EXTRACTED TEXT:
+++
# HAPPY BIRTHDAY trob1



## sweetgoats (Oct 18, 2007)

Hey everyone, today is Teresa's birthday.

I hope you have a wonderful day, and you do something for yourself. You really deserve it, dealing with all of us.

HAPPY BIRTHDAY TO YOU
HAPPY BIRTHDAY TO YOU
HAPPY BIRTHDAY DEAR TERESA
HAPPY BIRTHDAY TO YOU. 

:greengrin: :leap: :leap:


----------



## StaceyRosado (Oct 5, 2007)

oh my I didn't know that!!!

no birthday feature on this site so I had no idea!

HAPPY BIRTHDAY!!!

I hope you are enjoying it with your family and goaties and you feel extra special 

:leap: :hug:


----------



## trob1 (Oct 5, 2007)

Oh thanks so much but believe it or not I am actually a spook baby so my B-day is not till the 31st.


----------



## StaceyRosado (Oct 5, 2007)

ah 

so what you doing for your B'Day?


----------



## StaceyRosado (Oct 5, 2007)

ah 

so what you doing for your B'Day?


----------



## fcnubian (Oct 23, 2007)

Happy birthday!


----------



## lacy_94 (Oct 7, 2007)

happy b-d and holloween


----------



## alyssa_romine (Oct 5, 2007)

Happy Birthday!!!!! That is my Dad's birthday, his twin sister's birthday, and my mom and dad's anniversary....Congrats


----------



## sungoats (Oct 7, 2007)

Have a party! You deserve it!!! :leap:


----------



## trob1 (Oct 5, 2007)

I am going to my favorite mexican resterant and having me a margarita. I don't usually drink but I do like this places Margaritas and one is all I can handle and hubby will have to drive us home. LOL Thanks everyone.


----------



## Bona Fide (Oct 9, 2007)

Well Happy Early BDay - great to have other Scorpios in here


----------



## StaceyRosado (Oct 5, 2007)

the 31st is my cousin's B'day as well, she will be 19 this year YIKES!

trob1 I have never drank and everyone at the salon where I work say that since I am so skinnny if I ever drink I will be out cold after one! lol I believe them


----------



## GSFarm (Oct 6, 2007)
+++
DATASET CONTENT:
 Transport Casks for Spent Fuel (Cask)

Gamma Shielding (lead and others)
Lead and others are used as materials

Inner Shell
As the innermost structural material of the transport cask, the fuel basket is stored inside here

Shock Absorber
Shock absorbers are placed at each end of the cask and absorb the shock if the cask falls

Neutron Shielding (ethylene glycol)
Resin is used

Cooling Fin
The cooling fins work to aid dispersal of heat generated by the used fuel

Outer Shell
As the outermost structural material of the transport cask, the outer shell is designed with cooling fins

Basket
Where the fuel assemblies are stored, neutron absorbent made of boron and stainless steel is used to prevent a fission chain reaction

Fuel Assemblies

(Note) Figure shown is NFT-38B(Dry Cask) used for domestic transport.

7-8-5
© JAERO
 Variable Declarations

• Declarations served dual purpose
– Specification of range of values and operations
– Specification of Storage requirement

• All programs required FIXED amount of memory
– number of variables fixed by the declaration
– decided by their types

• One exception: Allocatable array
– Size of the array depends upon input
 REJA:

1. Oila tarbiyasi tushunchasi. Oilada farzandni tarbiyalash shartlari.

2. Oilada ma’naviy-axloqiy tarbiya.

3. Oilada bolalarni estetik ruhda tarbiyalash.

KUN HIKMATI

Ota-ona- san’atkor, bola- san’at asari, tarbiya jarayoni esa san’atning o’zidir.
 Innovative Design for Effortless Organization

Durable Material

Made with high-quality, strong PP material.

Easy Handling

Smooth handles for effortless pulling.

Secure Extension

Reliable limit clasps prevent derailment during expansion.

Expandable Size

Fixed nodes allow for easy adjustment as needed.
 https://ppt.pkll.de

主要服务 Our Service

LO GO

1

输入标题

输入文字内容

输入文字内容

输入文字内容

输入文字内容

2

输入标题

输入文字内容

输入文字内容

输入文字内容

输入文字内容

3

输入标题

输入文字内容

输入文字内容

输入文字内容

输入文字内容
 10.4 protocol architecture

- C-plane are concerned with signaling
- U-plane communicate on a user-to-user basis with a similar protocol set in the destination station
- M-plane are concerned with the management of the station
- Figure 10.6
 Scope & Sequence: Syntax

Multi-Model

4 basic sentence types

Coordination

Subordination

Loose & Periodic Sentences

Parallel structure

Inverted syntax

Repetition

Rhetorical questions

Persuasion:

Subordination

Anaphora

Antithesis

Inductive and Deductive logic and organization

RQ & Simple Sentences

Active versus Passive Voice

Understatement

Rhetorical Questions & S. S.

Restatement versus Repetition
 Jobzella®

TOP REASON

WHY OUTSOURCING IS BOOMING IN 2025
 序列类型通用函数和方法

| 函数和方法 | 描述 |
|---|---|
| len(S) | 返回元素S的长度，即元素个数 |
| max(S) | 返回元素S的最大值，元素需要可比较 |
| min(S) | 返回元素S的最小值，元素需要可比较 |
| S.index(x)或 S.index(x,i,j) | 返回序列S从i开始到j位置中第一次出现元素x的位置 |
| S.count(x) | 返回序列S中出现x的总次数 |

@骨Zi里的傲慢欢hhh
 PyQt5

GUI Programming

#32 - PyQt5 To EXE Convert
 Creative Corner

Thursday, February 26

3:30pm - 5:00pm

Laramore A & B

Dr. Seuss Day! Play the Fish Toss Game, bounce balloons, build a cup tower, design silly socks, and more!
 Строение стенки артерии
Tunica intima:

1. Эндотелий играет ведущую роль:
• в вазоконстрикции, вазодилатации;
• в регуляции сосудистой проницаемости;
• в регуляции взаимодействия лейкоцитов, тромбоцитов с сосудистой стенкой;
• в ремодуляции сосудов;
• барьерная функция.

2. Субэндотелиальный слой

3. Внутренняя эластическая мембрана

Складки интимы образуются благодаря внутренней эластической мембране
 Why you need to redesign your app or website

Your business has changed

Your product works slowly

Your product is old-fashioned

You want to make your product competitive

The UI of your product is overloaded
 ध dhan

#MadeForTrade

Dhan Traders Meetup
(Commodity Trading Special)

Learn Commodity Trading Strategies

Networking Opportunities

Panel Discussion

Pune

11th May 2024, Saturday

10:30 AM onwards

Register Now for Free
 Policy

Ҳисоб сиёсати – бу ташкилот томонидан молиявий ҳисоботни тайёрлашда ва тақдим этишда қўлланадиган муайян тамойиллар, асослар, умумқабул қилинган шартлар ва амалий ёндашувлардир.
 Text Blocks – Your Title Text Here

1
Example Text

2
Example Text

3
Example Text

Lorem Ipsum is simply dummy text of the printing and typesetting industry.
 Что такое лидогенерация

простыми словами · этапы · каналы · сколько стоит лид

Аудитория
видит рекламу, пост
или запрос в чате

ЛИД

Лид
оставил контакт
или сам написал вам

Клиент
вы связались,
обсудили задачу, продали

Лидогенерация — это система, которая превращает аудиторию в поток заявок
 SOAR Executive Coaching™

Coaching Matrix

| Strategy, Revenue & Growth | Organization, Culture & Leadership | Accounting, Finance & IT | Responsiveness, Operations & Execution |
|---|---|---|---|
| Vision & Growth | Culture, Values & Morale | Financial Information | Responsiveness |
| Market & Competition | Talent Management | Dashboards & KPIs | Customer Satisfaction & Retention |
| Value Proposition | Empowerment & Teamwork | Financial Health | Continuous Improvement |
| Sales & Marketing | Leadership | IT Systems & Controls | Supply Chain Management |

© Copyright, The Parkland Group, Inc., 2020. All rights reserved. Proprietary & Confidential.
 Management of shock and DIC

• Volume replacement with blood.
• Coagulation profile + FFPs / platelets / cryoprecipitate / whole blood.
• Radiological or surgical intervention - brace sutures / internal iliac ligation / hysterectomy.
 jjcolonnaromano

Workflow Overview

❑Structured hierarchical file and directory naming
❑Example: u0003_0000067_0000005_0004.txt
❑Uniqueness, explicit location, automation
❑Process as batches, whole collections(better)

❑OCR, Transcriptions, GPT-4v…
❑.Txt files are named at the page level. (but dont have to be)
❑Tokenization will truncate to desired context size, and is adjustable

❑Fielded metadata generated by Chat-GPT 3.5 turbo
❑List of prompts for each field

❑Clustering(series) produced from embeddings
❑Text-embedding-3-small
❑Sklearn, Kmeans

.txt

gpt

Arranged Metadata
+++
ACTIVITY 1:
Translate this sentence from the birthday thread into Spanish: "I hope you have a wonderful day, and you do something for yourself."
ACTIVITY 2:
According to the birthday thread, what day of the month is trob1's birthday?
The records come from a different source than the birthday thread.

ANSWER BOX 1:
Espero que tengas un día maravilloso y que hagas algo para ti.

ANSWER BOX 2:
The 31st.